Por volta das 13h50, o DI janeiro/2018 e o DI janeiro/2019 operavam estáveis ante os ajustes anteriores, a 9,555% e 9,670%, respectivamente. Na comparação com os valores de fechamento, por outro lado, as taxas perdiam terreno.


Ainda nos vértices intermediários, o DI janeiro/2021 marcava 10,670%, igual ao ajuste anterior.


Bolsa


Depois de dois dias consecutivos de alta em meio à crise institucional que o país atravessa, o mercado de ações brasileiro faz uma pausa para a realização de lucros.


Pouco antes das 14h, o Índice Bovespa recuava 0,56%, para 62.905 pontos, já tendo subido até 1,16% na máxima do dia.

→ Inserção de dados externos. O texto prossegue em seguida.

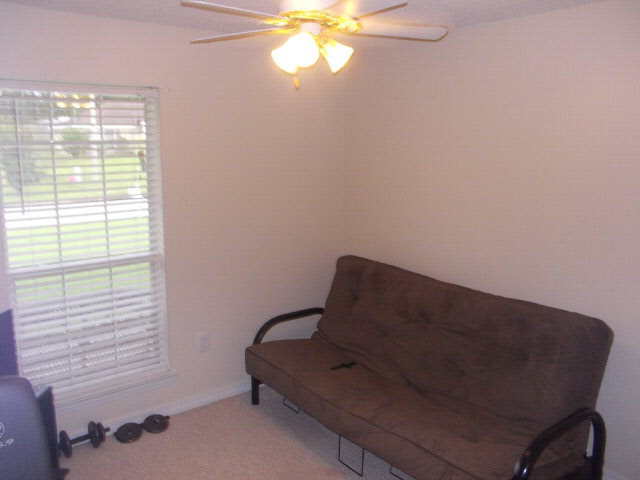13241 Labradors Run Foley, AL 36535 - Photo 12 of 16 Bedroom 3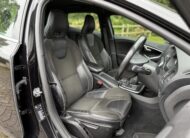 2018 Volvo V40 T3 2.0 R Design Nav+ 5Dr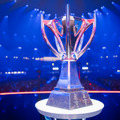 『LoL』Worlds 2023でFaker率いる「T1」が優勝…韓国大統領が祝辞を公開、eスポーツ史上最高のピーク視聴者数を記録するなどお祭り騒ぎ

Entre terça-feira e ontem, o Ibovespa ganhou 2,56%. O montante é pouco para compensar a queda que se seguiu à divulgação, na semana passada, da gravação de uma conversa alegadamente imprópria entre o presidente Temer e o executivo da JBS Joesley Batista, mas interessante aos olhos dos especuladores que focam no "day trade" e entraram no mercado após o tombo do último dia 18.


Ademais, a cena política continua inspirando cautela.


As ações de empresas que dependem da demanda doméstica têm as maiores baixas hoje. O Índice Imobiliário da B3 (antiga BM&FBovespa) recuava 1,45%, a pior baixa entre sete grupos setoriais. Em seguida, vinha o Índice Financeiro, com uma queda de 1,38%.


A Cyrela lidera as quedas do Ibovespa no horário, com recuo de 4,26%. Eletrobras PNB perdia 3,80%. As outras maiores perdas estão no setor bancário: Santander Unit (-2,45%), Itausa PN (-2%) e Itaunibanco PN (-1,96%).


Com a valorização da moeda americana, as exportadoras se destacavam entre as ganhadoras do atual pregão. JBS se recupera das últimas perdas e sobe 12,39%. A produtora de papel e celulose Suzano subia 4,08%, e a sua concorrente Fibria ganhava 3,41%, a R$ 35,98. Ambas também anunciaram, ontem, um aumento do preço dos seus produtos. Klabin Unit avança 2,05%, enquanto BRF subia 2,01%.